課題文
* * * * * * * * *
「アイルランドには中国のスパイがたくさんいる、と活動家が主張」という記事を翻訳しました

アイリッシュタイムズ紙に「China has ‘a lot of spies’ in Ireland, activists claim (アイルランドには中国のスパイがたくさんいる、と活動家が主張)」という面白い記事の掲載されていたので、全文を翻訳してみました。記事の公開は2019/11/30 (オンライン版)。

 

香港の民主運動を応援しているアイルランド在住の 3 人 (香港出身2人、中国本土出身1人) のインタビューを中心とした記事。中国共産党が、海外在住の中国人をどのようにコントロールしているのかが詳細に語られます。

 

www.irishtimes.com

<翻訳ここから↓>

フェイスマスクを付け、ミラーレンズ・サングラスを掛け、黒い野球帽を目深に被った姿で、取材の相手が現れることは稀だ。しかし、これが、今回取材に応じてくれた、香港の民主運動を支持する3人の恰好だった。2人が香港出身、1人が中国本土出身。全員がダブリン在住だ。
* * * * * * * * *
保存された記録
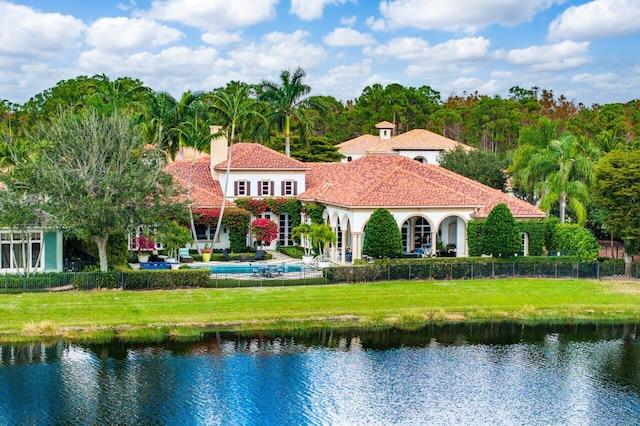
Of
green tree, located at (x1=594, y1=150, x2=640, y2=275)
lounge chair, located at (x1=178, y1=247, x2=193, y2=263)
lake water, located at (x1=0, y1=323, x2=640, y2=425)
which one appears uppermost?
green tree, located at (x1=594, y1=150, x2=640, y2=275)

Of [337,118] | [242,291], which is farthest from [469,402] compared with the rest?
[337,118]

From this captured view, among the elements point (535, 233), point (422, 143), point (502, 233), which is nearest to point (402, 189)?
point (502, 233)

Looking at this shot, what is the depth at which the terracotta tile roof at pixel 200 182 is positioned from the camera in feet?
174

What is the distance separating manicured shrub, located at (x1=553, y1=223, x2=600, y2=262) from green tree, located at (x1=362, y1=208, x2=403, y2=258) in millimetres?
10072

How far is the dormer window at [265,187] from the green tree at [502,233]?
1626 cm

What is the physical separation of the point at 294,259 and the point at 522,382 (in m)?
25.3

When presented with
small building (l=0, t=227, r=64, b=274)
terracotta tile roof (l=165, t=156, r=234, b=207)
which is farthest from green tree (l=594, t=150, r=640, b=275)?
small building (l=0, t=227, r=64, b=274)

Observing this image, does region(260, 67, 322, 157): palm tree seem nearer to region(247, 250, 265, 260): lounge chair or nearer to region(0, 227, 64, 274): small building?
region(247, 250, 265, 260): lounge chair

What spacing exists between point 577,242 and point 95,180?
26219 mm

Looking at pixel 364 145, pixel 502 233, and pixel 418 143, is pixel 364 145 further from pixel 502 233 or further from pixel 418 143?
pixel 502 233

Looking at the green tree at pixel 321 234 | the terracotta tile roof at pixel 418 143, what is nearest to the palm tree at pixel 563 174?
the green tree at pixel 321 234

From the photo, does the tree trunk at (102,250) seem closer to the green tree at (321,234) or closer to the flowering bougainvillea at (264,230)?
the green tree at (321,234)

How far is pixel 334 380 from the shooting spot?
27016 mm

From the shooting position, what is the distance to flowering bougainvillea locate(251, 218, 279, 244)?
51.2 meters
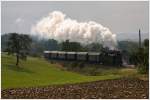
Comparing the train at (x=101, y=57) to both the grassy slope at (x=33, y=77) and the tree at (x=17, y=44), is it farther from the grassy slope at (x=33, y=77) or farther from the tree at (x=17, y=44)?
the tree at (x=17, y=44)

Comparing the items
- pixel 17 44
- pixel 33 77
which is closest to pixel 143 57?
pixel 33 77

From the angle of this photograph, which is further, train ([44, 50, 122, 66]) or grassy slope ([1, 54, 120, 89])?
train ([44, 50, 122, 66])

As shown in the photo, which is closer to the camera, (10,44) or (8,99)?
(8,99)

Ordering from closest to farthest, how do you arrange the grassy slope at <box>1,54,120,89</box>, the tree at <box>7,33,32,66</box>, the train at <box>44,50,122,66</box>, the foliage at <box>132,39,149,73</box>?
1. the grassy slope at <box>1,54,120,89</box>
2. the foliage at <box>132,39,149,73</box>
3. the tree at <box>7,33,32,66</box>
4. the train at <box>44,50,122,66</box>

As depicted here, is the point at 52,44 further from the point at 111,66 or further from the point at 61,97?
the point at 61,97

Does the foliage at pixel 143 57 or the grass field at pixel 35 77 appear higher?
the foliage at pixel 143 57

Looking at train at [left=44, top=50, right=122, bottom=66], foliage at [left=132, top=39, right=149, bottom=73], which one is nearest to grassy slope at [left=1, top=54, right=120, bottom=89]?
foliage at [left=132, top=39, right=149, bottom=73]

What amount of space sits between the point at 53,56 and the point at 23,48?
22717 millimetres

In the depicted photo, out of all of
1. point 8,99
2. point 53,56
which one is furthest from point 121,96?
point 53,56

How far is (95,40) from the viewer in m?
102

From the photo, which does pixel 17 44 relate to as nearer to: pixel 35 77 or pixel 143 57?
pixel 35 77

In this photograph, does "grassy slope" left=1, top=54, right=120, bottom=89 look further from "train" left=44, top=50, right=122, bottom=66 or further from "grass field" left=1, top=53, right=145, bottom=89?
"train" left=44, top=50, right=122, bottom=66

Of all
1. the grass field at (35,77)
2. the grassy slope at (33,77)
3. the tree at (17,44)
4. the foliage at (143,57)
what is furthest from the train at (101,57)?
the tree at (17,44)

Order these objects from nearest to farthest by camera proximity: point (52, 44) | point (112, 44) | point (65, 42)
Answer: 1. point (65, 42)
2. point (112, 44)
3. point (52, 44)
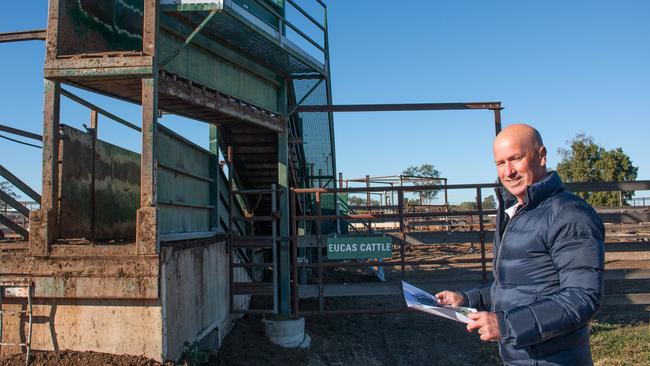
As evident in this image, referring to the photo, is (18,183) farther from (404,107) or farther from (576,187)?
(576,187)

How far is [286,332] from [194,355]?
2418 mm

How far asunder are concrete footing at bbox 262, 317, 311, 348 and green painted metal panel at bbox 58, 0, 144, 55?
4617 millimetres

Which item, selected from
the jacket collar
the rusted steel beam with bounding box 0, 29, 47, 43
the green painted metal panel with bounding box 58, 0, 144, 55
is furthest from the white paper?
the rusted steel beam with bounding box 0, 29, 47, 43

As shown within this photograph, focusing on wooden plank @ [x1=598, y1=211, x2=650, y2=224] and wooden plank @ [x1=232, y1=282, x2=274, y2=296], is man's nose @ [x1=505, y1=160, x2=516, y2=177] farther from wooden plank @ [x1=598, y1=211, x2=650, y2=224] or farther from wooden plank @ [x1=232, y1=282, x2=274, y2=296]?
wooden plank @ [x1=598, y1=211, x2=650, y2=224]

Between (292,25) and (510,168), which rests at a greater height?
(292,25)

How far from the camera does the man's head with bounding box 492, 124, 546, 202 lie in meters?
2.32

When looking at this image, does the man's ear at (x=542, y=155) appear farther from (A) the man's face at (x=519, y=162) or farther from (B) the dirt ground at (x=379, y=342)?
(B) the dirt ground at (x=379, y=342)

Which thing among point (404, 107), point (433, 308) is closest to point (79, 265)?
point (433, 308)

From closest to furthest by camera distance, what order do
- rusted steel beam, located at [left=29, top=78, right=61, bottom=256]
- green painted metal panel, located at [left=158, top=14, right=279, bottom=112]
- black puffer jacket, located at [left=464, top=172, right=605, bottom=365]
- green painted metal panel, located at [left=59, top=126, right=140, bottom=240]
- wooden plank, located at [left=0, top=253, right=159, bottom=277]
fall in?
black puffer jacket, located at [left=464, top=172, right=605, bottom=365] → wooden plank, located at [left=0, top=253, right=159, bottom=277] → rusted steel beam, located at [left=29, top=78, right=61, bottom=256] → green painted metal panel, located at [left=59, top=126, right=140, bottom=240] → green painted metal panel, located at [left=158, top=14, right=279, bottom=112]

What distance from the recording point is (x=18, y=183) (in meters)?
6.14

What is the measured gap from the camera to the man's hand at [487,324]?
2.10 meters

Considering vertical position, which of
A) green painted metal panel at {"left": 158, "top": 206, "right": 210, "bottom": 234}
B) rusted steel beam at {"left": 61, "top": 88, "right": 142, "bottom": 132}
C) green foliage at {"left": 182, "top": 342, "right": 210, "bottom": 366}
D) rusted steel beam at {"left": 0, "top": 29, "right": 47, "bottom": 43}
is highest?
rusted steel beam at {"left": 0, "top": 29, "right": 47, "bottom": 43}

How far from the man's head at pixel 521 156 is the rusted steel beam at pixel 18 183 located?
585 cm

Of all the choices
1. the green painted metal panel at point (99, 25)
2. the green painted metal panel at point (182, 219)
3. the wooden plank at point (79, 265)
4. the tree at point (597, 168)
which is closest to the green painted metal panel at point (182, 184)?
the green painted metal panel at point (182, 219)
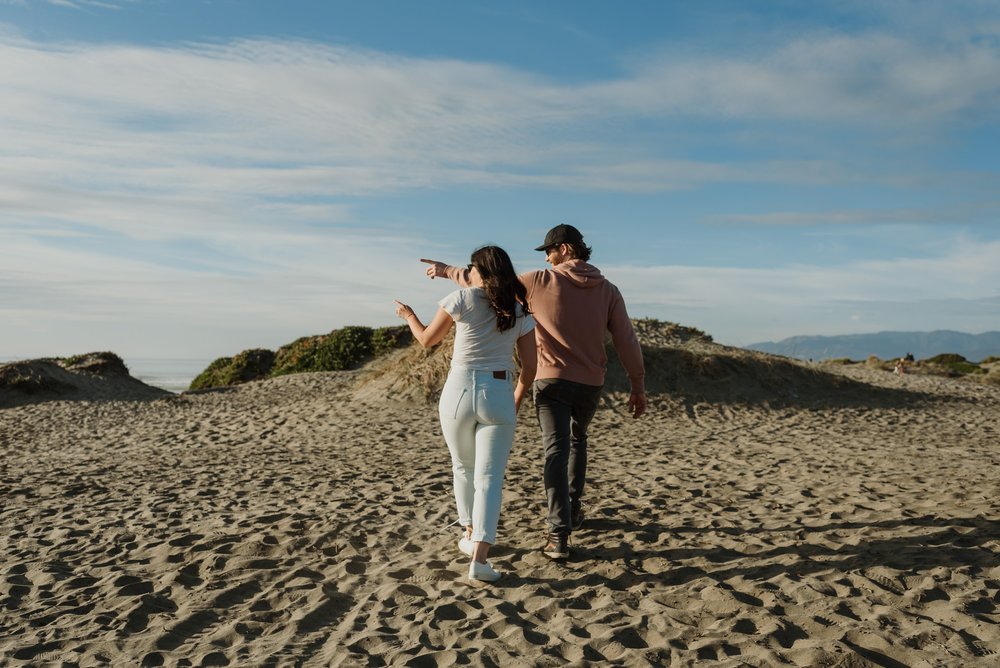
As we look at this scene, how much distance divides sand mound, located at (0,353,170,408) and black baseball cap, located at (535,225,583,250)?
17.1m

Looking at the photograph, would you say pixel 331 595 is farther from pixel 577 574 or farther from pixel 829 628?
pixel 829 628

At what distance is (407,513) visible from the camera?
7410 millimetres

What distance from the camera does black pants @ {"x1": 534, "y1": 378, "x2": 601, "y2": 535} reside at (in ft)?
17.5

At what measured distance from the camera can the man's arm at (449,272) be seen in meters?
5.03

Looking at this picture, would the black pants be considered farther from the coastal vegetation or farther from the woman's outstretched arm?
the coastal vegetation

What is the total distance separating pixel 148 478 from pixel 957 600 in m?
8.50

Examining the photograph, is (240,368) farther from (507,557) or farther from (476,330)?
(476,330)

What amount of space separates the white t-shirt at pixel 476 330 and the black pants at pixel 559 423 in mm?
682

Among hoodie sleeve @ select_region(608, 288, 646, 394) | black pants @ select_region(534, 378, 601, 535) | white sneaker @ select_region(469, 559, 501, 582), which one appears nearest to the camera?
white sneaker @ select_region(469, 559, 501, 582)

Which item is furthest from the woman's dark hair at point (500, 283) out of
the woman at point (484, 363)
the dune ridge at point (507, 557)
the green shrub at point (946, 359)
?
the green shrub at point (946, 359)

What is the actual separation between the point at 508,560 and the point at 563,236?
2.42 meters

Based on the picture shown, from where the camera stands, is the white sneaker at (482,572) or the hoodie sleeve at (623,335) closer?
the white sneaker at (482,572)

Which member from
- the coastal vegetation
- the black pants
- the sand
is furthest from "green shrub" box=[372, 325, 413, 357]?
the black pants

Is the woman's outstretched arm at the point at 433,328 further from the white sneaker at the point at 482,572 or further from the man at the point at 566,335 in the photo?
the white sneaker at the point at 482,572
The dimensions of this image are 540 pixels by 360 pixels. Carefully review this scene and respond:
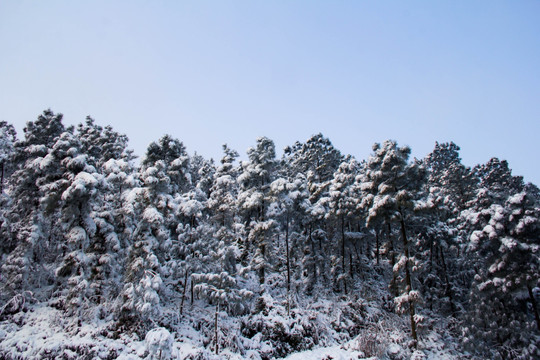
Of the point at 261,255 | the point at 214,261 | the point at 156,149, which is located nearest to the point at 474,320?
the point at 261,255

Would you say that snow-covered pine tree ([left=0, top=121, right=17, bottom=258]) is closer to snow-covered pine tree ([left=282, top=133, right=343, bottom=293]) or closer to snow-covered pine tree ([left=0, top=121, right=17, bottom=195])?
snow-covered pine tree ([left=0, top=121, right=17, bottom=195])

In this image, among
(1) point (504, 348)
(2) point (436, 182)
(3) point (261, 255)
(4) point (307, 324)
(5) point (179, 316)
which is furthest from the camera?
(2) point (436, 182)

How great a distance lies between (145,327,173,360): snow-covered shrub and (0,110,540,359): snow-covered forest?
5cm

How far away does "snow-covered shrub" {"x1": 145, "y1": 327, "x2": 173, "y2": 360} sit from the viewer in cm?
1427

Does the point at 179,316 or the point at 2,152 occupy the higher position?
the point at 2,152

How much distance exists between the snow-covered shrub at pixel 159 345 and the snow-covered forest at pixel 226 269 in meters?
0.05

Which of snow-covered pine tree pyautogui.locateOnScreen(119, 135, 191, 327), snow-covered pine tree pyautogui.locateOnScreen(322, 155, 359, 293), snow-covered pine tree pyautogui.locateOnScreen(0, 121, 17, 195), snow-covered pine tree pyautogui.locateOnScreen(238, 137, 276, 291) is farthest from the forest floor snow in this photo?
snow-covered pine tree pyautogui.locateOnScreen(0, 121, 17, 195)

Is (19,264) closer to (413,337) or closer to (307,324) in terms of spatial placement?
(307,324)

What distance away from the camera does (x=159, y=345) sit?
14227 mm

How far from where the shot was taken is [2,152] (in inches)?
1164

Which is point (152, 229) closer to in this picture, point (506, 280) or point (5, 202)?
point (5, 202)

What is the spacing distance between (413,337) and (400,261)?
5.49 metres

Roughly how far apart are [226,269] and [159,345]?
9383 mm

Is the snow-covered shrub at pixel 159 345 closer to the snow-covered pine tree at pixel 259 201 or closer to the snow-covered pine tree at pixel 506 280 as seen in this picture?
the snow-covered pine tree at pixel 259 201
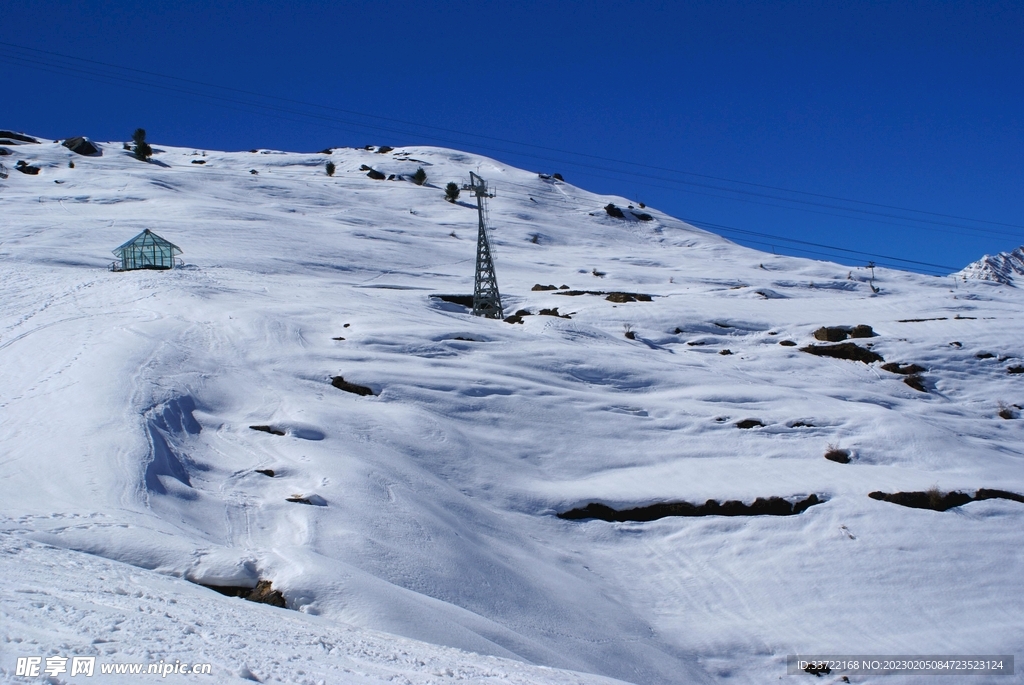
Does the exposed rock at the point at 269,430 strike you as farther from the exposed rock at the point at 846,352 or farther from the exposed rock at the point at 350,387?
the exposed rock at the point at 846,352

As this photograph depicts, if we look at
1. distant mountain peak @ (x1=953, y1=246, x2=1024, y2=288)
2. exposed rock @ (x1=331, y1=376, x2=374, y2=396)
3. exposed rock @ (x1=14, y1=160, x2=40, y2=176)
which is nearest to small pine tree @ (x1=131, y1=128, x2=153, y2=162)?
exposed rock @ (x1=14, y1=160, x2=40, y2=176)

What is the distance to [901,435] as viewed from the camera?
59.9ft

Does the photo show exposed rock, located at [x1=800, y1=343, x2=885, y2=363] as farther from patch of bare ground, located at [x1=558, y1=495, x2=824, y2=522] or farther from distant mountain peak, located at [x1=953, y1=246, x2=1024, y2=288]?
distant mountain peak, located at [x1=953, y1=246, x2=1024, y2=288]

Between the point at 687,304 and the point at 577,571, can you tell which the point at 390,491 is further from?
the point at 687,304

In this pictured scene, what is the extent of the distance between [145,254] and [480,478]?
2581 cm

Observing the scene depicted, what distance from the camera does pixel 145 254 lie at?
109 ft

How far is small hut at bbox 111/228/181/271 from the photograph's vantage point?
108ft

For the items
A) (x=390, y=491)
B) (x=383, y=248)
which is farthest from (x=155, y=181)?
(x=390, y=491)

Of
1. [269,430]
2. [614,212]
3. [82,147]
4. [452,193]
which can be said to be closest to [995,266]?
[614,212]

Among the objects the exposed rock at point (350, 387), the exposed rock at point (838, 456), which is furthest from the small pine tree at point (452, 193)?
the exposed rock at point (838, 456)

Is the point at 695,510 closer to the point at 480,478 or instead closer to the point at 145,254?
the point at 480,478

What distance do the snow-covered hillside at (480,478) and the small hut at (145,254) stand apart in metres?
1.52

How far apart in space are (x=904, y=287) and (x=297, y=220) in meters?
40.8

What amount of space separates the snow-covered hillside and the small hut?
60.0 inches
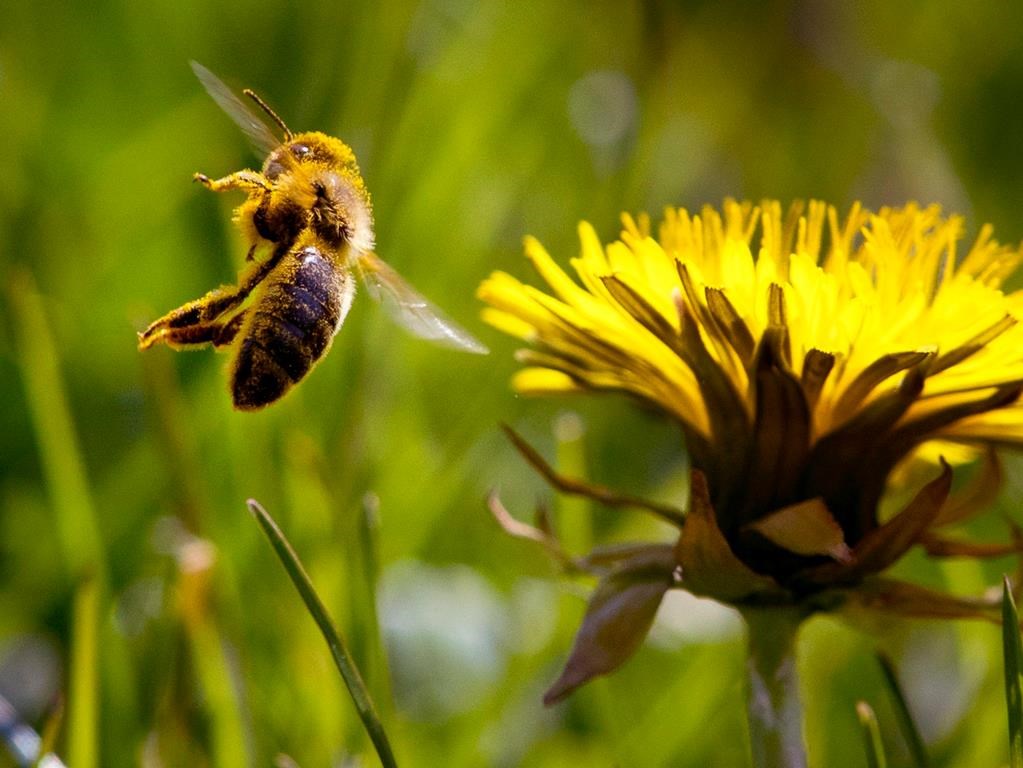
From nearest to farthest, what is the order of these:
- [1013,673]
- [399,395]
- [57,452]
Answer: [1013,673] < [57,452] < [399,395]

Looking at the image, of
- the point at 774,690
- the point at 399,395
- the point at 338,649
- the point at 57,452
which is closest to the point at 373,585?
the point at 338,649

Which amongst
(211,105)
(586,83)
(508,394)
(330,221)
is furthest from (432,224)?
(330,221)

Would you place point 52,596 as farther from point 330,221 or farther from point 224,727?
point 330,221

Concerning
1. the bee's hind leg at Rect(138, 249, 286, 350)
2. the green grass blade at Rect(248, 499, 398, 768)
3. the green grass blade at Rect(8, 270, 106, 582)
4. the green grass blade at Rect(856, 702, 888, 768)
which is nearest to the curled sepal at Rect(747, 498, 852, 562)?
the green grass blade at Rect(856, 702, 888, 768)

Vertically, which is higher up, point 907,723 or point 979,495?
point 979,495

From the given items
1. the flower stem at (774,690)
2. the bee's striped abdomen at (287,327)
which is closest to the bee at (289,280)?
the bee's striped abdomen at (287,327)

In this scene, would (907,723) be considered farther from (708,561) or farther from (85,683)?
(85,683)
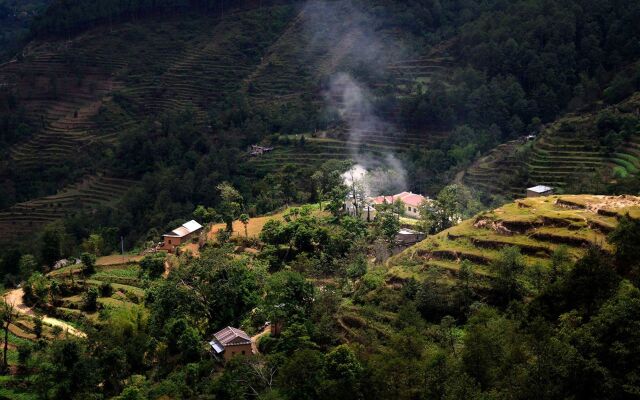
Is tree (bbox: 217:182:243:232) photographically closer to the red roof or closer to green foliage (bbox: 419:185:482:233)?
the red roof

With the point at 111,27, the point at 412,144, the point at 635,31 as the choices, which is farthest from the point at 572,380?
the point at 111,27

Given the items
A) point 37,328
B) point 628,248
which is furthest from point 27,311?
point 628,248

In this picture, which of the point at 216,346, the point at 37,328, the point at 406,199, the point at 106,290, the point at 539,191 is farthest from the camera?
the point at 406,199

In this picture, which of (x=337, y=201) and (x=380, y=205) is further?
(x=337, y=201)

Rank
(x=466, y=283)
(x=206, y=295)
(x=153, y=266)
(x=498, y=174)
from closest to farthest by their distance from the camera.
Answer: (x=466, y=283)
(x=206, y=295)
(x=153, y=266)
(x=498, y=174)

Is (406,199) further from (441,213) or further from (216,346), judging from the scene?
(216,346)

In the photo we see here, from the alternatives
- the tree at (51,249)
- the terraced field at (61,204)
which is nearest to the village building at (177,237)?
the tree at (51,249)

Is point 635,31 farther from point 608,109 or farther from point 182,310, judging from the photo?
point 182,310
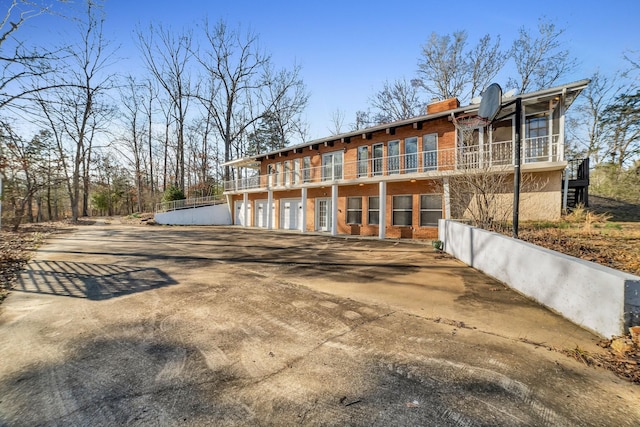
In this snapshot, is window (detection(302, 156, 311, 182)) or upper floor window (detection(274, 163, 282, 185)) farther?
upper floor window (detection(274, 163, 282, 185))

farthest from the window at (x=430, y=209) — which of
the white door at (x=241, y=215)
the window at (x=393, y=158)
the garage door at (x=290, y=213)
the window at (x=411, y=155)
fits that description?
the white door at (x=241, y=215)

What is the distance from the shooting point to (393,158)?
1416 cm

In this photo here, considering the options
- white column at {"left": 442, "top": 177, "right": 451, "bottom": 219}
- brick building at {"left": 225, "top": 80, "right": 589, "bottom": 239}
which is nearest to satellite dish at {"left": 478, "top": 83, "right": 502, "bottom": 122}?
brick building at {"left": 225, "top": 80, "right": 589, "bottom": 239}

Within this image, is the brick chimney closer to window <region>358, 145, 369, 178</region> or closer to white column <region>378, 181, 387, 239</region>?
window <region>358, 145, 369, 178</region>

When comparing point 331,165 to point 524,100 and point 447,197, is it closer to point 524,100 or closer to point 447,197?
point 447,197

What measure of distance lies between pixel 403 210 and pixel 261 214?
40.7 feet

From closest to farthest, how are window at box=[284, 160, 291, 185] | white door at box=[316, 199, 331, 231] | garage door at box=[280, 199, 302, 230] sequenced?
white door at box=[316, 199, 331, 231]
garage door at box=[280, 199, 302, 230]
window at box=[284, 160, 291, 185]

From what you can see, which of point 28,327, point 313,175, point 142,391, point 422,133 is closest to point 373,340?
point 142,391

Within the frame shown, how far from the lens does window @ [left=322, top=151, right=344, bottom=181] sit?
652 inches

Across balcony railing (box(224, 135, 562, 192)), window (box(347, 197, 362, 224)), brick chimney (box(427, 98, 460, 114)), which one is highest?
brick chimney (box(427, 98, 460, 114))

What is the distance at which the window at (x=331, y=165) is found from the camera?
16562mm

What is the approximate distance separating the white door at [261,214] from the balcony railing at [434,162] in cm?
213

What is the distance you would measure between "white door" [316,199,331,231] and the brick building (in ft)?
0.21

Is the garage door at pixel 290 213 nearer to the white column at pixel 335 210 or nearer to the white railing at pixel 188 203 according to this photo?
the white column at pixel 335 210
* * * * * * * * *
課題内容
課題文のうち「アイリッシュタイムズ紙に「China has ‘a」で始まり「出身。全員がダブリン在住だ。」で終わる部分を、「ダブリン」を「コーク」に置き換えて書き写しなさい。

解答
アイリッシュタイムズ紙に「China has ‘a lot of spies’ in Ireland, activists claim (アイルランドには中国のスパイがたくさんいる、と活動家が主張)」という面白い記事の掲載されていたので、全文を翻訳してみました。記事の公開は2019/11/30 (オンライン版)。

 

香港の民主運動を応援しているアイルランド在住の 3 人 (香港出身2人、中国本土出身1人) のインタビューを中心とした記事。中国共産党が、海外在住の中国人をどのようにコントロールしているのかが詳細に語られます。

 

www.irishtimes.com

<翻訳ここから↓>

フェイスマスクを付け、ミラーレンズ・サングラスを掛け、黒い野球帽を目深に被った姿で、取材の相手が現れることは稀だ。しかし、これが、今回取材に応じてくれた、香港の民主運動を支持する3人の恰好だった。2人が香港出身、1人が中国本土出身。全員がコーク在住だ。